╭─ SELECTED EXTRACT

Looks like you have already gotten several good suggestions, but I also
wrote a jiffy program for doing this that does not require the two PDB
files to have the same atom names:
http://bl831.als.lbl.gov/~jamesh/pickup/origins.com
Which you run like this:
origins.com right_origin.pdb wrong_origin.pdb P212121 correlate nochains
The bottom of the script file contains a list of allowed origin shifts,
which are each applied in turn and the resulting symmetry-expanded atom
constellations compared. If you use the word "correlate" on the command
line the atoms will be converted to an electron density map using sfall
and the correlation coefficient used as the "match" score. By default,
the program breaks up the PDBs into their "chains" (segids) and searches
each one separately. You can turn this off by using the word "nochains"
on the command line.
I think "emma" should give you similar results, but the algorithms are
certainly different.

╰─
╭─ DATASET EXCERPT

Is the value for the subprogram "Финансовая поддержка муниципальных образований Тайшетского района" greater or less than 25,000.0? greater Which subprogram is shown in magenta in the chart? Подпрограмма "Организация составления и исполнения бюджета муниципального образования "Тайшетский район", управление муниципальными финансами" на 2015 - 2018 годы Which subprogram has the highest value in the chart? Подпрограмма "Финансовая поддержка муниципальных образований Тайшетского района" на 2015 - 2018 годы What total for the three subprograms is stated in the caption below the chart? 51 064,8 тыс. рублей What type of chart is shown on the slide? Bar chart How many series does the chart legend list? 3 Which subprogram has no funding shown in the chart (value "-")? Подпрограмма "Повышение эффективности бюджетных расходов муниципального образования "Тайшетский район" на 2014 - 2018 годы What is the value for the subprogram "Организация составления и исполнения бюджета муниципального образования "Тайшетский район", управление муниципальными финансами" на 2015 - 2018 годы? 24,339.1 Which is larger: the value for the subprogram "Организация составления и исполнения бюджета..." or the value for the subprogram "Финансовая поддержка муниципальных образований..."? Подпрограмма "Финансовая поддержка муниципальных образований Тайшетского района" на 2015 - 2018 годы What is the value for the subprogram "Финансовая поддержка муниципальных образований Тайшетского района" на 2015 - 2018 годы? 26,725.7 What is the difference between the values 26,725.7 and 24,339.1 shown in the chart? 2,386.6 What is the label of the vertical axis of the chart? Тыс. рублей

╰─

# BRIEF
Continue the forum post about the origin-matching script from the point where it stops. The listing comes from a separate source.

# ANSWER BOX
-James Holton
MAD Scientist
Francois Berenger wrote:
Hello,
1) In the case I know the true structure (I am verifying I use Phaser
correctly), is there a program to do so?
Some other questions, if I am to write this program by myself:
2) is there a list somewhere of the translation ambiguities for
each spacegroup?
For example, in P1 it would say me any translation on any axis
is fine.
3) is there a list of permissible origins for each space group?
For example, in P212121 it would say me there are 8 possible choices
and list them for me.
I already know of symop.lib, but I don't think it has some of the
information I am looking for.
I also know the csymmatch example program of the clipper library, it
does part of what I intend to do.
Thanks a lot,
Francois.